# AUFGABE 1:
Welche Zeilen der Datensätze weiter unten enthalten das Wort „black“? Schreib jede dieser Zeilen ab.

========================================

Dienstag, 28. Juli 2015

Leben und Lieben im alten Rom I: Ehe & Eheschließung

Heiraten im Römischen Reich: confarreatio, coemptio, per usum, conubium, concubinatus

Einen gemeinschaftlichen Ausdruck für ein Verb des Heiratens gibt es im Lateinischen bezeichnenderweise nicht. Von der Frau aus heißt es nubere, wörtlich: sich (wie eine Wolke) für jemanden verschleiern bzw. den Schleier anlegen. Ist der Mann der Aktive, dann heißt es umständlich aliquam in matrimonium ducere - eine in die Ehe führen bzw. ziehen, schleppen, reißen… Im Mythos zerren und verschleppen die wilden Junggesellen des Romulus die Sabinerinnen dann auch gegen deren Willen – zumindest zunächst. Auch eine Art der Ehe. Und in Wirklichkeit? Wenn zwei sich lieben, heiraten sie – oder nicht? Diese romantische Idee der Liebesheirat gibt es auch in der Antike, sie ist jedoch die größte Ausnahme, die man sich vorstellen kann und wird meist nur im griechischen Abenteuer- und Liebesroman verwirklicht. Nur die schöne Formel bleibt romantisch: ubi tu Gaius, ego Gaia - „wo [auch immer] du Gaius [sein wirst], [werde] ich [deine] Gaia [sein]“.
Der Grund ist der pater familias: Wie bereits im Post familia berichtet, besitzt das männliche Familienoberhaupt die unumschränkte Herrschaft (patria potestas). Wenn ihm die Ehe nicht passt, rückt er weder die Tochter noch die Mitgift heraus. Aber auch die Söhne müssen heiraten, wen der Vater bestimmt - und sich gegebenenfalls scheiden lassen und neu einheiraten, wenn der Vater eine neue politische Koalition mit einem amicus durch Familienannäherung besiegeln will). Sklaven haben (bis zu ihrer Freilassung) überhaupt kein Recht auf Heirat, ihre Beziehung kann höchstens geduldet werden, hat aber keinerlei gesetzliche Grundlagen oder Folgen. Sklaven müssen sie sich darüber hinaus alles gefallen lassen, auch sexuelle Übergriffe – als „Sache" haben sie kein Recht, dies zu verweigern.

========================================

# AUFGABE 2:
Gib einen Abschnitt aus dem Auszug über die Ehe im alten Rom oben wörtlich wieder: Setz bei den Worten „Der Grund ist“ ein und hör nach „dies zu verweigern.“ auf.

# DATENSÄTZE ZUR ÜBUNG:
========================================

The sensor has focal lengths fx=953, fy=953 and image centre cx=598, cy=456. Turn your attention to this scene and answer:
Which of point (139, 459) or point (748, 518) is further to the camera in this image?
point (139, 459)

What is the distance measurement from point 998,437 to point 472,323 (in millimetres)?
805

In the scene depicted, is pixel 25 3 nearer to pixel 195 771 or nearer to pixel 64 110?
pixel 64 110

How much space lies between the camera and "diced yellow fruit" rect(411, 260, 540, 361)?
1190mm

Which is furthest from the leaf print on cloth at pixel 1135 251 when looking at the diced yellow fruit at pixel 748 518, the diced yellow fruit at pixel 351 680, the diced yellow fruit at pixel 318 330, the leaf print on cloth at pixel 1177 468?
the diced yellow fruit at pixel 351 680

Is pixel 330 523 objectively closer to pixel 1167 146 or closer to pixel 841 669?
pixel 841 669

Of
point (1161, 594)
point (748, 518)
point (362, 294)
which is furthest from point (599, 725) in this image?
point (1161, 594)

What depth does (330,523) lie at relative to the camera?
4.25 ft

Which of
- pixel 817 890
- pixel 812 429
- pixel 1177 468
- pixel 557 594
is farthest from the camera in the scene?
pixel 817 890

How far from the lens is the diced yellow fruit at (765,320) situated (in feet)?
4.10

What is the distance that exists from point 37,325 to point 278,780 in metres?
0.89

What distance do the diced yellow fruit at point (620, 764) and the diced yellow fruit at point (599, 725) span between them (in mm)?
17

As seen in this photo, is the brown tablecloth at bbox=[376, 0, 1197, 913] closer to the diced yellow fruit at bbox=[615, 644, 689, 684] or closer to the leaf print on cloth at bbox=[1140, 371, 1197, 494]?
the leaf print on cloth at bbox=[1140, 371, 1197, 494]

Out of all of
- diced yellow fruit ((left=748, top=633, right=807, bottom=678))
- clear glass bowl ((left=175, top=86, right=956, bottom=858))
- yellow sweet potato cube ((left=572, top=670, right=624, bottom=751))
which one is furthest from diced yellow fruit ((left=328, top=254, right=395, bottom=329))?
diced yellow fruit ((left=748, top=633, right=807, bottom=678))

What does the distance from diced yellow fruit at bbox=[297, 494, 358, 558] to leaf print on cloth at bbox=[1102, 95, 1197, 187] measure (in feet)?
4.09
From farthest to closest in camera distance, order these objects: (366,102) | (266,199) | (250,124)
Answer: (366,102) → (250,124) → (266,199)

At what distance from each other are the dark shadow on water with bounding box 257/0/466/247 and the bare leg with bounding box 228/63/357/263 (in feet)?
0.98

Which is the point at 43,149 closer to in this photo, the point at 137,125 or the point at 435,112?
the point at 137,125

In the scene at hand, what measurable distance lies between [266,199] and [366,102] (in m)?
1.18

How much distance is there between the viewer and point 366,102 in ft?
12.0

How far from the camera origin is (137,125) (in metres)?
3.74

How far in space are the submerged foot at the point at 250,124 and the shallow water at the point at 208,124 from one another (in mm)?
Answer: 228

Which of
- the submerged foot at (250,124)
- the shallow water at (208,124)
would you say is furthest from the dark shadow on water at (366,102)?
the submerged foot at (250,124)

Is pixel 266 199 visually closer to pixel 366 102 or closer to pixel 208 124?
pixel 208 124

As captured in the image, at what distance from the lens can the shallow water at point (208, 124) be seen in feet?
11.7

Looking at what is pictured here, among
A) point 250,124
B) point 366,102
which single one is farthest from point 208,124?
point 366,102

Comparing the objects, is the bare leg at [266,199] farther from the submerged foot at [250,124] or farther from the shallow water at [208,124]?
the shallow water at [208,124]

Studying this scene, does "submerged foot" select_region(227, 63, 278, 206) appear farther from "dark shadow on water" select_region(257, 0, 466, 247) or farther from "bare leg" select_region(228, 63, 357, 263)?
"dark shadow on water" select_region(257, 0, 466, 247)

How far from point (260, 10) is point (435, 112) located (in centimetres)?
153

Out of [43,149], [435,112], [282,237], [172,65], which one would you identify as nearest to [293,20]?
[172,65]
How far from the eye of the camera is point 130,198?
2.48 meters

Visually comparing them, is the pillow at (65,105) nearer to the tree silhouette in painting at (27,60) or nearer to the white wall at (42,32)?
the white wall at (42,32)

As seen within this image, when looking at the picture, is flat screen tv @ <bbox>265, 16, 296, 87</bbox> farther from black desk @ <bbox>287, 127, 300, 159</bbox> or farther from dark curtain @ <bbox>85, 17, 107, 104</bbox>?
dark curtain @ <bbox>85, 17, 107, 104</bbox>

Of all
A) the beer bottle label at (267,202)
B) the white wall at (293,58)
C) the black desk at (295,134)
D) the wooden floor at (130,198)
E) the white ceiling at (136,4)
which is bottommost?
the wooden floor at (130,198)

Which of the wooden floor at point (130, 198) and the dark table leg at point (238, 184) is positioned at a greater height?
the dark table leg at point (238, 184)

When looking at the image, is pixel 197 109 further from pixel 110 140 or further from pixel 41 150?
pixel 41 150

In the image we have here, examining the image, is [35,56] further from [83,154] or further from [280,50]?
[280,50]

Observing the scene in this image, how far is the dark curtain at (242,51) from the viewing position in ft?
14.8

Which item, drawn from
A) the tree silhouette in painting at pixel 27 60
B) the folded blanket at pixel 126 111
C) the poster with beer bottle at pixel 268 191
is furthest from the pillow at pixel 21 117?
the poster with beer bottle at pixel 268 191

========================================

# VOLLSTÄNDIGE AUSGABE 1:
As seen within this image, when looking at the picture, is flat screen tv @ <bbox>265, 16, 296, 87</bbox> farther from black desk @ <bbox>287, 127, 300, 159</bbox> or farther from dark curtain @ <bbox>85, 17, 107, 104</bbox>?
C) the black desk at (295,134)

# VOLLSTÄNDIGE AUSGABE 2:
Der Grund ist der pater familias: Wie bereits im Post familia berichtet, besitzt das männliche Familienoberhaupt die unumschränkte Herrschaft (patria potestas). Wenn ihm die Ehe nicht passt, rückt er weder die Tochter noch die Mitgift heraus. Aber auch die Söhne müssen heiraten, wen der Vater bestimmt - und sich gegebenenfalls scheiden lassen und neu einheiraten, wenn der Vater eine neue politische Koalition mit einem amicus durch Familienannäherung besiegeln will). Sklaven haben (bis zu ihrer Freilassung) überhaupt kein Recht auf Heirat, ihre Beziehung kann höchstens geduldet werden, hat aber keinerlei gesetzliche Grundlagen oder Folgen. Sklaven müssen sie sich darüber hinaus alles gefallen lassen, auch sexuelle Übergriffe – als „Sache" haben sie kein Recht, dies zu verweigern.